Los sondeos demoscópicos dan cuenta de un estado de ánimo bien dibujado: la mayoría de quienes se sienten capaces de ir a votar en las próximas elecciones generales quieren abrumadoramente un cambio de Gobierno: más que los principios y las ideologías, lo que parece importar es que se vayan unos y vengan otros, casi por la misma razón por la que el equipo que no encuentra su juego ni sabe parar los ataques de los delanteros contrarios quiere ya que el árbitro pite el final de la primera parte para, al menos, cambiar de campo y volver a empezar, por si acaso cambia algo. Nadie podría reprochárselo. La gente lo está pasando mal y tiene derecho a cambiar de campo.
+++
* _LISTA DE TAREAS_
a) Según el texto sobre los sondeos, ¿qué quiere abrumadoramente la mayoría de quienes se sienten capaces de votar en las próximas elecciones generales?
b) Reproduce sin cambios el fragmento del texto sobre los sondeos que va desde "Los sondeos demoscópicos" hasta "cambiar de campo.", ambos incluidos.
c) Resume en forma de lista el párrafo del texto sobre los sondeos que empieza con "Los sondeos demoscópicos dan cuenta", sin perder sus datos principales.

* _DATOS EXTRAÍDOS_
+++
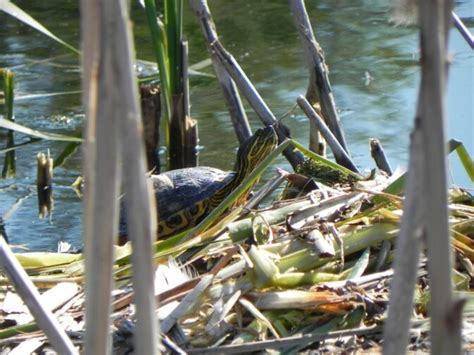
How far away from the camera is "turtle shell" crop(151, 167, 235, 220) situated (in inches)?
129

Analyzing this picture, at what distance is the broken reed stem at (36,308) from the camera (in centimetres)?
147

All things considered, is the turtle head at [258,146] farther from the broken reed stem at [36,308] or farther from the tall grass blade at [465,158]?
the broken reed stem at [36,308]

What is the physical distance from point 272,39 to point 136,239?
15.7 ft

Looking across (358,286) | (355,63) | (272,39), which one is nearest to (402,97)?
(355,63)

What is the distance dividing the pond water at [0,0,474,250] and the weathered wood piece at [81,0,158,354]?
2.01 meters

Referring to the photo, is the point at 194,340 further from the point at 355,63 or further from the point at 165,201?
the point at 355,63

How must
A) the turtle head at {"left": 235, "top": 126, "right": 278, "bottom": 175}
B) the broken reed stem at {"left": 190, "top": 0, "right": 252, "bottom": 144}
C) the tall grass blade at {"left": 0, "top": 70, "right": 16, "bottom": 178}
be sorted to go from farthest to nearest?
the tall grass blade at {"left": 0, "top": 70, "right": 16, "bottom": 178}, the broken reed stem at {"left": 190, "top": 0, "right": 252, "bottom": 144}, the turtle head at {"left": 235, "top": 126, "right": 278, "bottom": 175}

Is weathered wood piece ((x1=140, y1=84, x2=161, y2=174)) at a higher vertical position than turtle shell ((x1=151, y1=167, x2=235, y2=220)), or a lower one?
higher

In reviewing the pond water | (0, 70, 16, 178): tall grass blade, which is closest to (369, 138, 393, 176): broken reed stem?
the pond water

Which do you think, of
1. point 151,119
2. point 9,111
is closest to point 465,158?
point 151,119

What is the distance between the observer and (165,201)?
3281 millimetres

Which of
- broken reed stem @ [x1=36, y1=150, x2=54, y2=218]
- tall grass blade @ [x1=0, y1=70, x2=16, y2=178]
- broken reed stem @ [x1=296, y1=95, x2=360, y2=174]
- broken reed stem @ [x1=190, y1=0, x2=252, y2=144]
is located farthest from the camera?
tall grass blade @ [x1=0, y1=70, x2=16, y2=178]

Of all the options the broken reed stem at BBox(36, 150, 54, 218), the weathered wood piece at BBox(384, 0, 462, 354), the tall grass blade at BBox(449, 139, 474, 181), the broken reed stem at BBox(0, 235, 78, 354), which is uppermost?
the weathered wood piece at BBox(384, 0, 462, 354)

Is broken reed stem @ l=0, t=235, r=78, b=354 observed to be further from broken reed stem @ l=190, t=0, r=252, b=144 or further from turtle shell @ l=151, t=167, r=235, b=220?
broken reed stem @ l=190, t=0, r=252, b=144
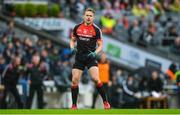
+++
* _RESPUESTAS POR TAREA_
a) Un cambio de Gobierno.

b)
Los sondeos demoscópicos dan cuenta de un estado de ánimo bien dibujado: la mayoría de quienes se sienten capaces de ir a votar en las próximas elecciones generales quieren abrumadoramente un cambio de Gobierno: más que los principios y las ideologías, lo que parece importar es que se vayan unos y vengan otros, casi por la misma razón por la que el equipo que no encuentra su juego ni sabe parar los ataques de los delanteros contrarios quiere ya que el árbitro pite el final de la primera parte para, al menos, cambiar de campo y volver a empezar, por si acaso cambia algo. Nadie podría reprochárselo. La gente lo está pasando mal y tiene derecho a cambiar de campo.

c)
- Los sondeos muestran que la mayoría de quienes se sienten capaces de votar en las próximas elecciones generales quiere abrumadoramente un cambio de Gobierno.
- Importan menos los principios y las ideologías que el simple relevo: que se vayan unos y vengan otros.
- Se parece a un equipo que no encuentra su juego y quiere que el árbitro pite el final de la primera parte para cambiar de campo y volver a empezar.
- Nadie podría reprochárselo: la gente lo está pasando mal y tiene derecho a cambiar de campo.